**Data provided:**
^^^^^^^^^^^^^^^^
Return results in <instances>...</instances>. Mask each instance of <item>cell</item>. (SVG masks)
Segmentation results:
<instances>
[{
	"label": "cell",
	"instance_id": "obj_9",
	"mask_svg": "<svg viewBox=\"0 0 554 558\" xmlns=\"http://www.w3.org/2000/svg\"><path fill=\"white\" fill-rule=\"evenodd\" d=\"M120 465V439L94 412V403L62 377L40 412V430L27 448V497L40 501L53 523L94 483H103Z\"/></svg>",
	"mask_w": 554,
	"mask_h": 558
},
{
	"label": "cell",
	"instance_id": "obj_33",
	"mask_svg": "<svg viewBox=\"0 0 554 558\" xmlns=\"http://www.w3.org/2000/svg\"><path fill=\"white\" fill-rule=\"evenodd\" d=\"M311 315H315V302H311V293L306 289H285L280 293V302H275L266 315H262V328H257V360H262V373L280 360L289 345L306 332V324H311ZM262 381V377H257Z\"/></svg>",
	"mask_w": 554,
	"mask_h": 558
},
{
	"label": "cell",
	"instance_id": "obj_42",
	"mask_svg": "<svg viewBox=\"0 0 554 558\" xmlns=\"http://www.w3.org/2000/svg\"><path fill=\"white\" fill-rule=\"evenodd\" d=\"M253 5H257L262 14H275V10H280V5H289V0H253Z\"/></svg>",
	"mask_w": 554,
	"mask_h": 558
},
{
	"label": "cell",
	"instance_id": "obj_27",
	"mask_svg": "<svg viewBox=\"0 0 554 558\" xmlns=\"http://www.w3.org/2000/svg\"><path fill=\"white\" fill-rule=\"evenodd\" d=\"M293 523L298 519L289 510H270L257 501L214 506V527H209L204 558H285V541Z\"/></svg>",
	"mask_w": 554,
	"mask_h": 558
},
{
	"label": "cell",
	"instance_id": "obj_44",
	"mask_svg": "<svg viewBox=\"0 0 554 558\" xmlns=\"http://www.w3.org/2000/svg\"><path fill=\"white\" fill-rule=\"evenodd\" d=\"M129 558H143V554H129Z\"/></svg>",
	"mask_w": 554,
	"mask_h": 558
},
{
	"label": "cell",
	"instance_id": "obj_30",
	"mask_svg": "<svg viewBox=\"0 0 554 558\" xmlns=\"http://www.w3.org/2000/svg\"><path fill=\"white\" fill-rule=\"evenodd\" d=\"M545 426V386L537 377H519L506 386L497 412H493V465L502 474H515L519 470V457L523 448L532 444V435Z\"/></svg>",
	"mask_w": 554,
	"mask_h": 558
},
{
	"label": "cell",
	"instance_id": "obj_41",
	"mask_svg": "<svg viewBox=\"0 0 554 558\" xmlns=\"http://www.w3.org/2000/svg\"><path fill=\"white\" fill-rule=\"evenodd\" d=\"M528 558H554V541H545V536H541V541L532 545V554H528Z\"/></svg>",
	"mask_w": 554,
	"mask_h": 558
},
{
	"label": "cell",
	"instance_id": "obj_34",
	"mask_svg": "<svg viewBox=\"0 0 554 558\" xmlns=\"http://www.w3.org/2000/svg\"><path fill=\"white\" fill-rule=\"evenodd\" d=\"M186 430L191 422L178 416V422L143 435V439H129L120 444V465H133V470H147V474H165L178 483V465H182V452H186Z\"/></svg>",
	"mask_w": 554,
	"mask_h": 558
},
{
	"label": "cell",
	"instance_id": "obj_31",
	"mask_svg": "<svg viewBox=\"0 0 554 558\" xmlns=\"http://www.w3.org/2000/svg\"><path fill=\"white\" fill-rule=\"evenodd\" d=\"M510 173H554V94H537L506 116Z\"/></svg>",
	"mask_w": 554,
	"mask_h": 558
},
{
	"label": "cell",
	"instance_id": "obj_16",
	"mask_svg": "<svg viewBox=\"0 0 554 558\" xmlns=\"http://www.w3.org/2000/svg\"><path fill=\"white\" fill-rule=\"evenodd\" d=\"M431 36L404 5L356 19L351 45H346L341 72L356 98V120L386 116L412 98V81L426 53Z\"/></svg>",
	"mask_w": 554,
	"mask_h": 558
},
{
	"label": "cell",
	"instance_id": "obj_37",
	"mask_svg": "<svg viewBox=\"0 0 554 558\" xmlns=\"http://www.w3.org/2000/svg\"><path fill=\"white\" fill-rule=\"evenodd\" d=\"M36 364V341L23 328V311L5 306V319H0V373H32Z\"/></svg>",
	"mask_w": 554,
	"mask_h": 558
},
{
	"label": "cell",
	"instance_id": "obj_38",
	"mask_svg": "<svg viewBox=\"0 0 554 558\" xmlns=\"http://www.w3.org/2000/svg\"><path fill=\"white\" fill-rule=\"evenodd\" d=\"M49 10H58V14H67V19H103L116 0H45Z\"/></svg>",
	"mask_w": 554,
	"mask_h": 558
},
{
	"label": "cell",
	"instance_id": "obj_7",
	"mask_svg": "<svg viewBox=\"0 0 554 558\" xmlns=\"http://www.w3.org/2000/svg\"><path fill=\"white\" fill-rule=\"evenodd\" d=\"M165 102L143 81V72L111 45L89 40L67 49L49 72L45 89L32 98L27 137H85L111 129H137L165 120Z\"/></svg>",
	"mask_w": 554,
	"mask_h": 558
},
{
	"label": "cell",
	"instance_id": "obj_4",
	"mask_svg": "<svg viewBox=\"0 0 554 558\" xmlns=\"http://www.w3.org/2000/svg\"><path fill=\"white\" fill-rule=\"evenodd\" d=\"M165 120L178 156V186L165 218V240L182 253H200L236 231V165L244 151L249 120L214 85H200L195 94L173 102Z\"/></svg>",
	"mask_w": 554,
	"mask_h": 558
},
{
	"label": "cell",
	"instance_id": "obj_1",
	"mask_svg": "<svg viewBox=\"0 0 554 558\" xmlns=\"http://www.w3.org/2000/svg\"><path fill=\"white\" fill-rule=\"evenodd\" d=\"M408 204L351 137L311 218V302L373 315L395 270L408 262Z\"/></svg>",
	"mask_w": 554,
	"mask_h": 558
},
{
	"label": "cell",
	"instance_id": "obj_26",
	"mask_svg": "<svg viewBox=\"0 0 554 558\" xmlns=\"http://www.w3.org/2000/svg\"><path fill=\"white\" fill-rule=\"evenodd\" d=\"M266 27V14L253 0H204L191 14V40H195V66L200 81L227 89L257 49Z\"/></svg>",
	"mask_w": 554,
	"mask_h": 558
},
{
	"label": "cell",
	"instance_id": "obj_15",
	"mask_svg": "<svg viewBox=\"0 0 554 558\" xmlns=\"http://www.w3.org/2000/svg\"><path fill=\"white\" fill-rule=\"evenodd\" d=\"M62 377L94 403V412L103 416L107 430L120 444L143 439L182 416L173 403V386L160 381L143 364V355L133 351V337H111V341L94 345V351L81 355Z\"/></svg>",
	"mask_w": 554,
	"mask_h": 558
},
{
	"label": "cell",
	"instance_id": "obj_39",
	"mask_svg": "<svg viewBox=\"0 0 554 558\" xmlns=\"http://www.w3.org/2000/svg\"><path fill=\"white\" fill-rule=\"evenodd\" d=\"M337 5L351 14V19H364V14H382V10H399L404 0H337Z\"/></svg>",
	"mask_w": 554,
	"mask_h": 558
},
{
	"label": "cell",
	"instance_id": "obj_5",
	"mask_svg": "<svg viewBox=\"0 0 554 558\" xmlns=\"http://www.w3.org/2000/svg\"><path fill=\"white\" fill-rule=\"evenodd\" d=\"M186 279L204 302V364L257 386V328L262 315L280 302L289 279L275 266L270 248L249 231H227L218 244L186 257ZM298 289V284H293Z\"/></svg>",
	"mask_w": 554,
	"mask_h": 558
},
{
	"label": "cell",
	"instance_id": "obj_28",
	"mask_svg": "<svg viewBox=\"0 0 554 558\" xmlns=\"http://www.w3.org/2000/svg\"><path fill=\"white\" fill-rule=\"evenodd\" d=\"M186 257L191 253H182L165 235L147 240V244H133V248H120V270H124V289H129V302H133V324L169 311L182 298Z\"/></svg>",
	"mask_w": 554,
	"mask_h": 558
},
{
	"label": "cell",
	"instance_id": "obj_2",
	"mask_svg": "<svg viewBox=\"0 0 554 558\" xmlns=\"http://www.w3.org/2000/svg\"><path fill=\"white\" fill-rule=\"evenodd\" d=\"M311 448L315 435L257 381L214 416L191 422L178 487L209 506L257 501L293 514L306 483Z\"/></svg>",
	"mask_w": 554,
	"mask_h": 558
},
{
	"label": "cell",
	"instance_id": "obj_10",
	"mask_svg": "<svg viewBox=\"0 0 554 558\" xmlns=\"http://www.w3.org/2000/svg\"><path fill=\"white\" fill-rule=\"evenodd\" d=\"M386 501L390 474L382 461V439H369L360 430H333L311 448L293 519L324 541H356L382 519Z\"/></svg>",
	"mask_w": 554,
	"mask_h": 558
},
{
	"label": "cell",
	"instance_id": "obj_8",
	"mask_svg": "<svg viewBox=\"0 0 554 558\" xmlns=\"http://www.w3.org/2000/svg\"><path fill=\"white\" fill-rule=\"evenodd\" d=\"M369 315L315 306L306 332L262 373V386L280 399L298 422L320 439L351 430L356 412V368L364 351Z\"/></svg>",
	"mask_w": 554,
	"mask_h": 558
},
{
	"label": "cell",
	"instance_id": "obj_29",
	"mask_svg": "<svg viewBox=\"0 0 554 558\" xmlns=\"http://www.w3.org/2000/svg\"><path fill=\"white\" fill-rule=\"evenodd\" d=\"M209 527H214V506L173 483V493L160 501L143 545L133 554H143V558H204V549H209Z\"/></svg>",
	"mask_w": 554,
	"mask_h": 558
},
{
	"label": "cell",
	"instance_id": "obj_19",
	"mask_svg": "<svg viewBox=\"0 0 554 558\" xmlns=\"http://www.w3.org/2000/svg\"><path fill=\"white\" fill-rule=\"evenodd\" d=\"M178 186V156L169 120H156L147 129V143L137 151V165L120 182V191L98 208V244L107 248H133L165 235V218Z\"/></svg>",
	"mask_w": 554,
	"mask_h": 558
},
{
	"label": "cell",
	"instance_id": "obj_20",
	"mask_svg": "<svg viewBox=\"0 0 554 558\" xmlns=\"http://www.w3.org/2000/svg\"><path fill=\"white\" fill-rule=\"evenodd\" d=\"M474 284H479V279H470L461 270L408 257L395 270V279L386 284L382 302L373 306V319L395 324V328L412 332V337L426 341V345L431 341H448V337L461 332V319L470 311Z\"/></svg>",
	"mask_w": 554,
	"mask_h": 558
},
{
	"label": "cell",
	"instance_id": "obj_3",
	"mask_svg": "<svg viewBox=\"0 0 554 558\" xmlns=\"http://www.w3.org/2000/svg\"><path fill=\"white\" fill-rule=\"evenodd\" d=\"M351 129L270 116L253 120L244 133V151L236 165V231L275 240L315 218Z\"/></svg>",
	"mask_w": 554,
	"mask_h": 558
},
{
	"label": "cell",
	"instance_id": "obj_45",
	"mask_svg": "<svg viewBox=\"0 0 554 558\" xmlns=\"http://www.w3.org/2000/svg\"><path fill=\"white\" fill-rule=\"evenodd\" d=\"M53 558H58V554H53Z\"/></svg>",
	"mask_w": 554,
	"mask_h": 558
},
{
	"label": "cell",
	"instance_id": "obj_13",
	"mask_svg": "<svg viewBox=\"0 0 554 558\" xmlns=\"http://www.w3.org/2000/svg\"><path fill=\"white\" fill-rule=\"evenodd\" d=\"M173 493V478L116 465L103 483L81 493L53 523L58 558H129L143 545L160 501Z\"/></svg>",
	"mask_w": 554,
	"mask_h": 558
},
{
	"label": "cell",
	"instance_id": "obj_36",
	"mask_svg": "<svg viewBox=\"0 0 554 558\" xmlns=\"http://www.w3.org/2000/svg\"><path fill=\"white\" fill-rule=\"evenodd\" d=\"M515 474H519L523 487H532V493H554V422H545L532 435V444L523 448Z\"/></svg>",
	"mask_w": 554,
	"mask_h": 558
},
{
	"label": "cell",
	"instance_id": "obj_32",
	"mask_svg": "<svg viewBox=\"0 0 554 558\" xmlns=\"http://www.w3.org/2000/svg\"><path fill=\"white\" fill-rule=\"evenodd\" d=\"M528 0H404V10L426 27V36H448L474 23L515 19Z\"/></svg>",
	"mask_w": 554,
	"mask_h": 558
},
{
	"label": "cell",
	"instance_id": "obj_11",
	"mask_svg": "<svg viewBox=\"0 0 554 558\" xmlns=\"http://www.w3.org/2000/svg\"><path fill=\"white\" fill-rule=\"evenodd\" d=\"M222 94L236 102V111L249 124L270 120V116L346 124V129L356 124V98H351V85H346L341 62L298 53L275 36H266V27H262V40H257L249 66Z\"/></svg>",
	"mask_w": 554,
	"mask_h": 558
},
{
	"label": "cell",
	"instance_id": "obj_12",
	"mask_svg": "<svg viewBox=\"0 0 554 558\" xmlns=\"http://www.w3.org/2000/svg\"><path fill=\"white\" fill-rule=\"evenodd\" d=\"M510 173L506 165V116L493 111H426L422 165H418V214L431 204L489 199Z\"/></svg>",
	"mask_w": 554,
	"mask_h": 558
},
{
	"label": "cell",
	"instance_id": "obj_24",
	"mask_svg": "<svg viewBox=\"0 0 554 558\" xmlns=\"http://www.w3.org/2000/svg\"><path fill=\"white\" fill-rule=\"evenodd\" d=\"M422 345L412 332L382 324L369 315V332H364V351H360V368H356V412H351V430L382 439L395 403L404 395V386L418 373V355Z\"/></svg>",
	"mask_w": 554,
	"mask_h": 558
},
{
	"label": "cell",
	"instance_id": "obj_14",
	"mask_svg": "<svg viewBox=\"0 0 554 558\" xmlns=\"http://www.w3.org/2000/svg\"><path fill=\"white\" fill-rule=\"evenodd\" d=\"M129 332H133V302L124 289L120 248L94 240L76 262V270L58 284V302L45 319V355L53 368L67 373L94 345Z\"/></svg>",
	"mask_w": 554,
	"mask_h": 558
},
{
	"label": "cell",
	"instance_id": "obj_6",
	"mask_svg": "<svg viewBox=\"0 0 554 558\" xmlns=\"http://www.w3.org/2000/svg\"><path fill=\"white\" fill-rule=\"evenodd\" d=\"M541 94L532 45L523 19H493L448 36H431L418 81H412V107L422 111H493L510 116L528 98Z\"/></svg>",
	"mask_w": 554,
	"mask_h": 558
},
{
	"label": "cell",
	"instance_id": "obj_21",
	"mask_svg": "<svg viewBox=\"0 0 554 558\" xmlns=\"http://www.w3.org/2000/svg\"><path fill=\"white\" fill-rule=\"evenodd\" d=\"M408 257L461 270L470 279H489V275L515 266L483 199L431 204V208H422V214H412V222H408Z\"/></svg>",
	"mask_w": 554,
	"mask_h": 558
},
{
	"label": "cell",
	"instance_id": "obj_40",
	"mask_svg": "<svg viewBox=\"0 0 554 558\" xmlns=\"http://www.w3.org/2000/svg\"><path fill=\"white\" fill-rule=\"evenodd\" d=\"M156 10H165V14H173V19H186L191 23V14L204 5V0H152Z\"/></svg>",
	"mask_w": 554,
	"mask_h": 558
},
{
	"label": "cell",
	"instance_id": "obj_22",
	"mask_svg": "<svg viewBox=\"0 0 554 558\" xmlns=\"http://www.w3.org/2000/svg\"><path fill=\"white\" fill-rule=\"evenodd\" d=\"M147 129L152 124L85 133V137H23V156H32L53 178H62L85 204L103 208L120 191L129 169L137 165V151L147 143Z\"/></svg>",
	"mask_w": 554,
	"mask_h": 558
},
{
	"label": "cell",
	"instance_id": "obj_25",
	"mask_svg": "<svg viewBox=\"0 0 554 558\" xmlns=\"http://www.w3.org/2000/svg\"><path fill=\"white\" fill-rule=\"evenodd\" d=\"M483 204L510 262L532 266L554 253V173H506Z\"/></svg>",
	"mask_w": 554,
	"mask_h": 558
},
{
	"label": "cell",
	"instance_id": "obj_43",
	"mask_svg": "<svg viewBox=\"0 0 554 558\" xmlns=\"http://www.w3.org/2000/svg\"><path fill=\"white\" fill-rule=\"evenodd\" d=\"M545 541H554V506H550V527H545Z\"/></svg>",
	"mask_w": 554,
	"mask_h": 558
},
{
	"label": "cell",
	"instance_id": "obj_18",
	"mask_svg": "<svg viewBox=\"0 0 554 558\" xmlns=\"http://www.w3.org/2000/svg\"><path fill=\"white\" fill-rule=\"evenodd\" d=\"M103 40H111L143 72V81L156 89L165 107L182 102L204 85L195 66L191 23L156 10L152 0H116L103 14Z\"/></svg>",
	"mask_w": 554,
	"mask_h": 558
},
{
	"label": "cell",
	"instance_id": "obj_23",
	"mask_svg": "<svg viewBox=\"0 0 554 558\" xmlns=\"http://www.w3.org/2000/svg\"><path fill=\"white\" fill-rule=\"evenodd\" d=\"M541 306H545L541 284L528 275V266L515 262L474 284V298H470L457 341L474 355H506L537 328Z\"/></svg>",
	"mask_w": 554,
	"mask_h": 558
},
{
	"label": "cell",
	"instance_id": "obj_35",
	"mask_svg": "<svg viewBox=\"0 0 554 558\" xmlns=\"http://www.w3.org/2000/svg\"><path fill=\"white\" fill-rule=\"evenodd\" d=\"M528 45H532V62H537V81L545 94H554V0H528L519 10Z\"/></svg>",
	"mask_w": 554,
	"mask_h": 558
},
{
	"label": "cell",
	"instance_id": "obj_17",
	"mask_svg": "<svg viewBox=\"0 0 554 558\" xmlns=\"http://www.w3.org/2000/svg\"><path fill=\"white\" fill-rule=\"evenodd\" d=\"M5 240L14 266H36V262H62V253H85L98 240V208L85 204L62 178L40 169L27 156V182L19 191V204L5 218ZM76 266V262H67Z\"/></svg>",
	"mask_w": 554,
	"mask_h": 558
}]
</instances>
^^^^^^^^^^^^^^^^
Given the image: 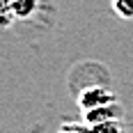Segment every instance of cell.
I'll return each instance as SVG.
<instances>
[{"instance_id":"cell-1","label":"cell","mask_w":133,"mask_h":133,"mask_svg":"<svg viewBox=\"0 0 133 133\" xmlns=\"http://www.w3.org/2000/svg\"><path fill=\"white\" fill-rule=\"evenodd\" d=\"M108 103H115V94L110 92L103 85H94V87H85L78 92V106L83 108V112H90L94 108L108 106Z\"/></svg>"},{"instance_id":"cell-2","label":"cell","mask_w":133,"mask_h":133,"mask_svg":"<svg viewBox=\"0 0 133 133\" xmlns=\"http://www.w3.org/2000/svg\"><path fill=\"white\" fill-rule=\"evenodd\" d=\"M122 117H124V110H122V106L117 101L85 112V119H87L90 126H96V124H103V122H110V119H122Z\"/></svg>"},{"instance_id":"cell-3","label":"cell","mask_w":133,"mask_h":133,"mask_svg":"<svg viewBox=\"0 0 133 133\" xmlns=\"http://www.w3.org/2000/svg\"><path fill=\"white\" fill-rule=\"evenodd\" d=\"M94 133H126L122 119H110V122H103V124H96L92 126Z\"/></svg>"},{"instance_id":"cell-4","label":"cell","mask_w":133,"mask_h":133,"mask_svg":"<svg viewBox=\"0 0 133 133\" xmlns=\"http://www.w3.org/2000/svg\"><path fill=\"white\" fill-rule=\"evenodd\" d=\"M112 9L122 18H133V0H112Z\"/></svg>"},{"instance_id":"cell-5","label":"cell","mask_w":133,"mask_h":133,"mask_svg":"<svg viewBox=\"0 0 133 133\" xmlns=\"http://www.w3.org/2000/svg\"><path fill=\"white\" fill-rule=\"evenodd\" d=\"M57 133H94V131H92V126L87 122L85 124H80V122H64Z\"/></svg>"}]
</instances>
^^^^^^^^^^^^^^^^
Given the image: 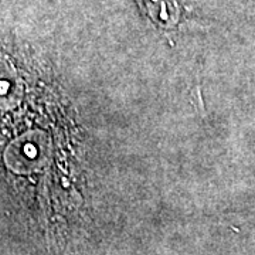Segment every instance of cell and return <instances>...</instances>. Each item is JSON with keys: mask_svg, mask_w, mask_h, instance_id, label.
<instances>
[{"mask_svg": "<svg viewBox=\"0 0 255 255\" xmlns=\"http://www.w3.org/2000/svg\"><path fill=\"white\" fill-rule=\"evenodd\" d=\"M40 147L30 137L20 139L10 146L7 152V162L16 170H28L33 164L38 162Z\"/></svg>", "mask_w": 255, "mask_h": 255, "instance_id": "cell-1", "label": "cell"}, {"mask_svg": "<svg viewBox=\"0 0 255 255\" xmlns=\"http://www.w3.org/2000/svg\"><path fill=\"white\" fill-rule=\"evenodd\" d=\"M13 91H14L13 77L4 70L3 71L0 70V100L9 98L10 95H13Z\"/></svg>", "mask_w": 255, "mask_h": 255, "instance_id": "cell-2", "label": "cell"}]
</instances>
^^^^^^^^^^^^^^^^
**What to do:** Extract, unchanged, the part of the listing above that opens with the line containing "Return results in" and closes with the line containing "315H315V302H311V293L306 289H285L280 293V302H275L266". Include both of those lines.

**The completed task:**
Return results in <instances>...</instances>. Mask each instance of <item>cell</item>. (SVG masks)
Segmentation results:
<instances>
[{
	"label": "cell",
	"instance_id": "obj_9",
	"mask_svg": "<svg viewBox=\"0 0 554 558\" xmlns=\"http://www.w3.org/2000/svg\"><path fill=\"white\" fill-rule=\"evenodd\" d=\"M120 465V439L94 412V403L62 377L40 412V430L27 448V497L40 501L53 523L94 483H103Z\"/></svg>",
	"mask_w": 554,
	"mask_h": 558
},
{
	"label": "cell",
	"instance_id": "obj_33",
	"mask_svg": "<svg viewBox=\"0 0 554 558\" xmlns=\"http://www.w3.org/2000/svg\"><path fill=\"white\" fill-rule=\"evenodd\" d=\"M311 315H315V302H311V293L306 289H285L280 293V302H275L266 315H262V328H257V360H262V373L280 360L289 345L306 332V324H311ZM262 381V377H257Z\"/></svg>",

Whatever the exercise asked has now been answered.